Biopolymer-Delivered, Maternally Sequestered NF-κB (Nuclear Factor-κB) Inhibitory Peptide for Treatment of Preeclampsia

Abstract

Preeclampsia is a hypertensive disorder of pregnancy that causes significant acute and long-term risk to the mother and the baby. The multifaceted maternal syndrome is driven by overproduction of circulating anti-angiogenic factors, widespread inflammation, and endothelial dysfunction. Nuclear factor-κB (NF-κB) is a transcription factor that plays a central role in the inflammatory response. Its activity is increased in the preeclamptic placenta, and it promotes the systemic endothelial dysfunction present in preeclampsia. There is an acute need for new therapeutics targeted to the causative pathways of preeclampsia. Our group has developed a drug delivery system based on the bioengineered protein ELP (elastin-like polypeptide) that is capable of stabilizing therapeutics in the maternal circulation and preventing their placental transfer. Here we used the ELP carrier system to deliver a peptide known to inhibit the NF-κB pathway. This polypeptide, containing a cell-penetrating peptide and an NF-κB inhibitory peptide derived from the p50 nuclear localization sequence (abbreviated SynB1-ELP-p50i), blocked NF-κB activation and prevented TNF-α (tumor necrosis factor alpha)–induced endothelin production in vitro.
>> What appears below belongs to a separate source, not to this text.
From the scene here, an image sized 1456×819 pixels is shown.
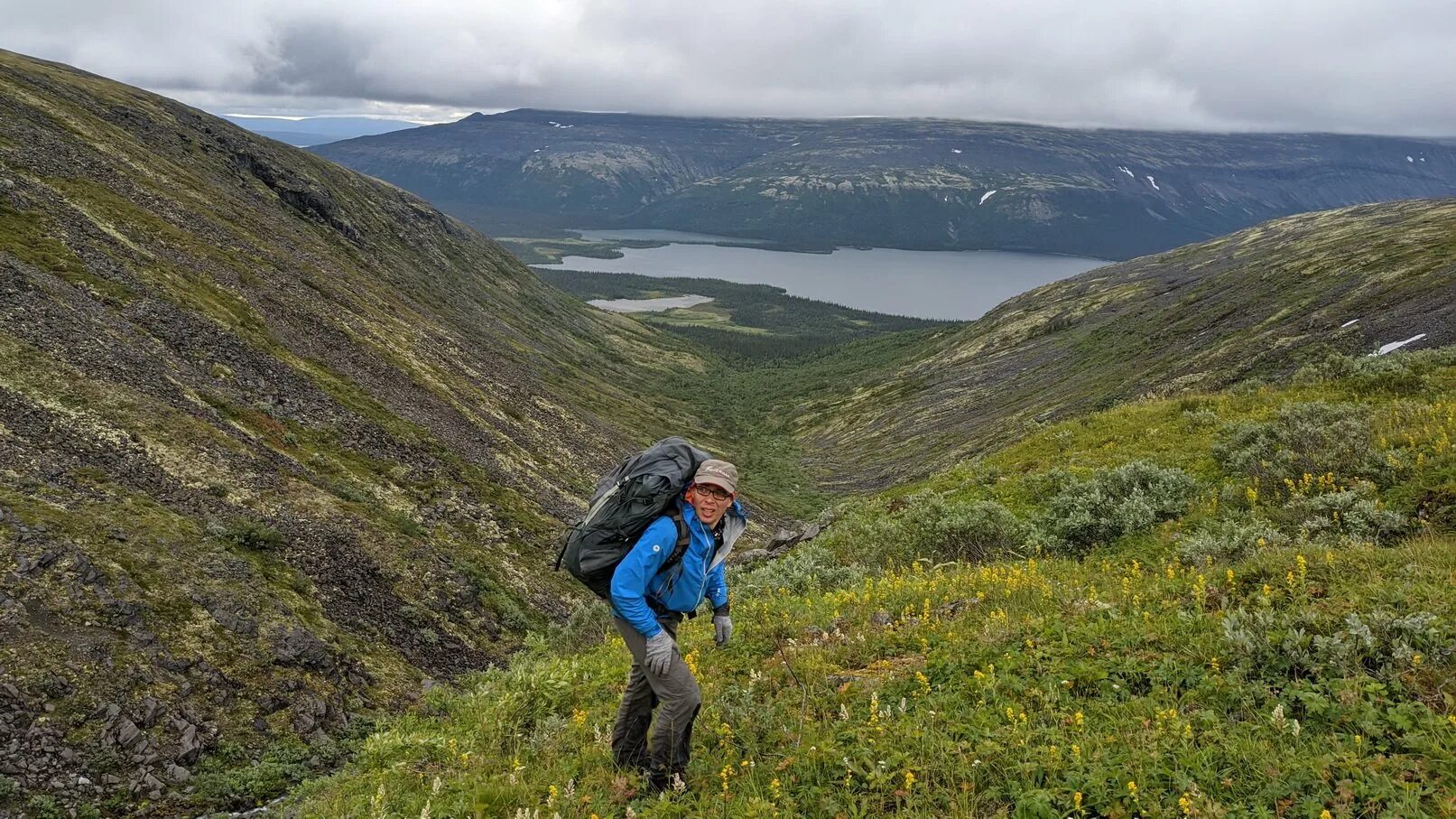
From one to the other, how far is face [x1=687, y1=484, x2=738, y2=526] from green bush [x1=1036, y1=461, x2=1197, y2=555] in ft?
32.3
Fusion of the p50i peptide to the SynB1-ELP carrier slowed its plasma clearance and prevented its placental transfer in pregnant rats, resulting in increased deposition in the maternal kidney, liver, and placenta relative to the free peptide. When administered in a rat model of placental ischemia, SynB1-ELP-p50i partially ameliorated placental ischemia-induced hypertension and reduced placental TNF-α levels with no signs of toxicity. These data support the continued development of ELP-delivered NF-κB inhibitors as maternally sequestered anti-inflammatory agents for preeclampsia therapy.